Şu an Melbourne de mango sezonu. Her yerde taze mangolar satılıyor. Bir gün Coles’ten bir mango aldım. Tanesi üç dolar doksan dokuz cent olan mangonun fiyatını gören tezgahtar kadın gözlerine inanamadı bir daha kontrol etti. Bende ona “gördüğün fiyat doğru” dedim. Kadın bezgince “her şey çok pahalı oldu” dedi. Ne değiştiyse et, süt, meyve sebze her şeye az çok feci şekilde zam da geldiğini hepimiz görüyoruz. Tezgahtarla böyle konuşunca aklıma yakınımızdaki Laverton market geldi. Eskilerin yenilerin her şeyin bir arada satıldığı ne güzel bir marketti. Bu pandemi yasakları olmazdan önceleri hafta sonlarında alışverişe, eğlenmeye Laverton markete giderdik. Bu mevsimde açık olsaydı mangoyu kasasıyla on-on beş dolara alabilirdik. En son kapanmadan önce bir kasa muz beş dolardı. Laverton da en pahalı şeyleri ummayacağınız kadar ucuza alabilirdiniz. Ne yazık ki bütün hafta sonu marketleri pandemiden dolayı kapalı. Böyle olunca uzunca bir zaman evlerde kapalı kaldık. Geçende Aldi’de alışveriş yaparken bir kaç hanım bacı gördüm. Maskelerinin altından selamlaştık bana bezgince “naapalım evde otur otur bıktık, biraz hareket edelim diye buraya geldik” dediler. Bir çok insan bence sosyalleşme ihtiyacını kısıtlıda olsa alış veriş yerlerinde giderdi. Bir gün manavdan alacaklarımı aldım sosyal mesafeyi koruyarak upuzun sıraya girdim. Yanımdan eli bastonlu gayet yaşlı bir kadın elinde bir torbada birkaç portakalla sıranın arkasına yürüyordu. Göz göze gelince “istersen gel sıramı sana vereyim” dedim. Bana gülümseyerek İngilizce “hayır istemem sıraya gireceğim, çok vaktim var arkadaşım” dedi. Zamanlarımızı nasıl kıymetlendirebiliriz bu konulara biraz kafa yormakta lazım diyorum
Gıdalara talep yüzde 47 oranında artmış
-Yardım kuruluşlarının tespitine göre Pandemi zamanında Avustralya’da genel olarak gıdağa talep yüzde 47 oranında artmış.

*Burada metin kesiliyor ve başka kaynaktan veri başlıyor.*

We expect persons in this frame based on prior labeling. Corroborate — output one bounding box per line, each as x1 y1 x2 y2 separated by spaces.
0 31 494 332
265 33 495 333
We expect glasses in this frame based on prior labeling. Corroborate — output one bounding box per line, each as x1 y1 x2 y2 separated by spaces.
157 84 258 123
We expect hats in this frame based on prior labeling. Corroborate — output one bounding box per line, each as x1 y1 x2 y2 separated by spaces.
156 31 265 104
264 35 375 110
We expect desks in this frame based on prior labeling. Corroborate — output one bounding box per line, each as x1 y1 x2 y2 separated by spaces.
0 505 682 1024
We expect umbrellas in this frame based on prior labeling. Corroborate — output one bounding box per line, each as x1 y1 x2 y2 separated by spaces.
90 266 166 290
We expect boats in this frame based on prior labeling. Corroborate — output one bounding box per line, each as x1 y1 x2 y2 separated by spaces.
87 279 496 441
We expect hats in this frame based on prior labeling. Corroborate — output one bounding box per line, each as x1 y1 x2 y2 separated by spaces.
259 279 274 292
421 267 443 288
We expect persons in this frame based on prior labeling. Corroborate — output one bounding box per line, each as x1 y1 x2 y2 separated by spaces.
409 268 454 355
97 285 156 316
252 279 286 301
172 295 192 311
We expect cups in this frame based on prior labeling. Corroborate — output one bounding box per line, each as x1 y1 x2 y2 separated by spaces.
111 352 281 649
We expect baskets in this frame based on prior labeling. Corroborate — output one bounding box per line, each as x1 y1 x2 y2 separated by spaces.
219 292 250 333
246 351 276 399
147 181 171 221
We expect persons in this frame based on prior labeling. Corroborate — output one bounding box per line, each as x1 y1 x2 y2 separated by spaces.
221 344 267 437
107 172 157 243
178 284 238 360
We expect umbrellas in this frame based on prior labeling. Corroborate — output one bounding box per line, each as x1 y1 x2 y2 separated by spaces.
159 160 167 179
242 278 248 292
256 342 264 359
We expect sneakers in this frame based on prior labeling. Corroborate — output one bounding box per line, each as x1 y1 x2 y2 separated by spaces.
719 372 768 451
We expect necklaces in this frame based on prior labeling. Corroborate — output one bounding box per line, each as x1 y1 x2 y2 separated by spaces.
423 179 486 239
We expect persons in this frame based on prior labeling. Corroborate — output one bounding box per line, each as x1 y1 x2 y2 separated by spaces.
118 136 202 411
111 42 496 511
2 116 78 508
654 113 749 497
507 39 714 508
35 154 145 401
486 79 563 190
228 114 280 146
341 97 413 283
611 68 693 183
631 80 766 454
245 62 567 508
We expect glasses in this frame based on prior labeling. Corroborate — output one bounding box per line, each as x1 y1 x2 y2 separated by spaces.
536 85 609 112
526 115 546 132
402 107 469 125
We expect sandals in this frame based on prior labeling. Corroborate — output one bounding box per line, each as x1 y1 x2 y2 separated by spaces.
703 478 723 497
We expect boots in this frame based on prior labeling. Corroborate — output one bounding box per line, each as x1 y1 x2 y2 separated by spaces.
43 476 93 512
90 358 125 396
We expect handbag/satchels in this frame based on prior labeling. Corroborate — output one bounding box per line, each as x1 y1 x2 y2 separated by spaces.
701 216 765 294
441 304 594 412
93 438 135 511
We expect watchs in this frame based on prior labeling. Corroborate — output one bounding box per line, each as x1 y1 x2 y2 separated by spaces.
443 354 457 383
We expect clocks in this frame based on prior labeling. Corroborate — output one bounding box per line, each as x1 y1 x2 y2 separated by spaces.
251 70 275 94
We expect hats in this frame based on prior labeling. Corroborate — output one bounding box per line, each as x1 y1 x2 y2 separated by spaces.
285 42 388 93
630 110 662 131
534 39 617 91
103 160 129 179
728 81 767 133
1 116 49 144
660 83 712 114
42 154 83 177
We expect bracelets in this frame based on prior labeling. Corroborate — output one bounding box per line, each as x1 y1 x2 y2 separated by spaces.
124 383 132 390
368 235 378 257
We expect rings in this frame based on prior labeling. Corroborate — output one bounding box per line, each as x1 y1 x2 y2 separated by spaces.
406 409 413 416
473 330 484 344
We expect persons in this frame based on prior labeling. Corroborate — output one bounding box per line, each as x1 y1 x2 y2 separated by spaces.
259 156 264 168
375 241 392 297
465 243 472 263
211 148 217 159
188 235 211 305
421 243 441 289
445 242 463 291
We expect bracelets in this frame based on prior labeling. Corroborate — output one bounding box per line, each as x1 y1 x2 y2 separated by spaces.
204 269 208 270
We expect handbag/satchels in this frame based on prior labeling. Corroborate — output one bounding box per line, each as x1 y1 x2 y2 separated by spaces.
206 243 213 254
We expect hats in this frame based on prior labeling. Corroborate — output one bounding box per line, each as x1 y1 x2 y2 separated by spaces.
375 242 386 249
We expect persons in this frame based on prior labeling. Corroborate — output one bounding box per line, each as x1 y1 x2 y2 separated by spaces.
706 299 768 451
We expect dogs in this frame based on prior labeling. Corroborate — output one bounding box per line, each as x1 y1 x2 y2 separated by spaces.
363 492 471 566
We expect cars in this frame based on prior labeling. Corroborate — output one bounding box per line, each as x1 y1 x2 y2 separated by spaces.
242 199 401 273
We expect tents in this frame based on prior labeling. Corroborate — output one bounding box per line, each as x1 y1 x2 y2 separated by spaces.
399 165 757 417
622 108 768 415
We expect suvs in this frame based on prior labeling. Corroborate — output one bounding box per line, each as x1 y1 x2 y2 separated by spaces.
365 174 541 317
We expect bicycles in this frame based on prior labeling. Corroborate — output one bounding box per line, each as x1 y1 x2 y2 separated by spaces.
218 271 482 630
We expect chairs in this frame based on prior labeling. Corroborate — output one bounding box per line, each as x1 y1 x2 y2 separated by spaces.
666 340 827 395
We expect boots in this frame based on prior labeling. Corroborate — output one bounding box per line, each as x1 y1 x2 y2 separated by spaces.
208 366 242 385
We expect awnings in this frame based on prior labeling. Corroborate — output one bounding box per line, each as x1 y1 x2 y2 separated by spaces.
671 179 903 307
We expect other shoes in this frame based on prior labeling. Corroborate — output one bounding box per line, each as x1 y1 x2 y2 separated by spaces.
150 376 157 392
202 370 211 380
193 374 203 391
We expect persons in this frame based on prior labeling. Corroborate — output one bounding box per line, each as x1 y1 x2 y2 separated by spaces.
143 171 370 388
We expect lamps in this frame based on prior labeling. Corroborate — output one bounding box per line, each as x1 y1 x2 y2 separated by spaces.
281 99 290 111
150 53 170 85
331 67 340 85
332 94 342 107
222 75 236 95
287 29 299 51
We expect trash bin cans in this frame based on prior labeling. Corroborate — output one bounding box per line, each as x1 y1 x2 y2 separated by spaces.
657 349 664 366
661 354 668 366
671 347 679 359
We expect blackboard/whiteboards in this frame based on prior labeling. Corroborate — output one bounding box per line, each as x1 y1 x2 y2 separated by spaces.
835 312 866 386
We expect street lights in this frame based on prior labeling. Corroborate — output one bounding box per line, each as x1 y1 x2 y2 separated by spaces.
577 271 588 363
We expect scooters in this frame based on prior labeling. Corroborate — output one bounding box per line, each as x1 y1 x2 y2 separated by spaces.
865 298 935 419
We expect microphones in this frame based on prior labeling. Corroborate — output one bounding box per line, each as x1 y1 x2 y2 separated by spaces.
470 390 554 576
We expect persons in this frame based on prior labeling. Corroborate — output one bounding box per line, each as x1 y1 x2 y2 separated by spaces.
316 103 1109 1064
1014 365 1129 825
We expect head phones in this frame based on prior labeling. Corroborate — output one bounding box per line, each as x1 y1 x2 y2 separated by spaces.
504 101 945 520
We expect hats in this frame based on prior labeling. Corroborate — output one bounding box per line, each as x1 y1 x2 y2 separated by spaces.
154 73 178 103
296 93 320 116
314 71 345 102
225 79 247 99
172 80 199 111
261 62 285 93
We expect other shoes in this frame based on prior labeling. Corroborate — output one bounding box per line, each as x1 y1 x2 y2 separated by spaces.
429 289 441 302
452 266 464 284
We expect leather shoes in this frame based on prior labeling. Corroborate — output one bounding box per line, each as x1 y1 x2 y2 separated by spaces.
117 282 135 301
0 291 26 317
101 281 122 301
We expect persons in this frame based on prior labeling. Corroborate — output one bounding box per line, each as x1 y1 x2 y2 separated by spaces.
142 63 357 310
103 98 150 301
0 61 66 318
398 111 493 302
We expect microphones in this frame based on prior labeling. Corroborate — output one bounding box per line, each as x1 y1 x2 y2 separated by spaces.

-Gıda yardımı alan her on kişiden üçü daha önce hiç yiyecek yardımı almamış
-Yardımsever grupların tespitine göre bu pandemi döneminde çok acil yardım alması gereken iki grup oluşmuş. Birinci grup geçici (casual) işçiler, ikinci grup başka ülkelerden okumaya gelen talebelermiş.
-Gıda yardımı alan yüzde otuz beşlik grup bu yardımlar kesilince ne yapacakları konusunda bir planlarının olmadığını, ne yapacaklarını bilmediklerini belirtmişler.
-Belirtilen bu rakamlar gerçekten gıdaya ihtiyacı olan ve alan insanların rakamları değilmiş. Çünkü, esas ihtiyaç sahiplerinin önünde durumlarını ifade etmelerine üç türlü engel var diye de tespit etmişler.
Araştırmaya göre;
Yüzde 33’lük bir grup, el alem ne der, bizi gören başkaları ne düşünür diye utandığından çekindiğinden yardım talep etmiyormuş.
Yüzde 33’lük diğer grup kendi yağımızla soğanımızla kavruluruz , yardıma bağımlı olmak istemiyoruz diyen kısım.
Yüzde 33’lük diğer grupsa yiyecek yardımı almıyoruz çünkü bizden daha çok ihtiyacı olanlar olabilir diye düşünüp yardım almayanlarmış.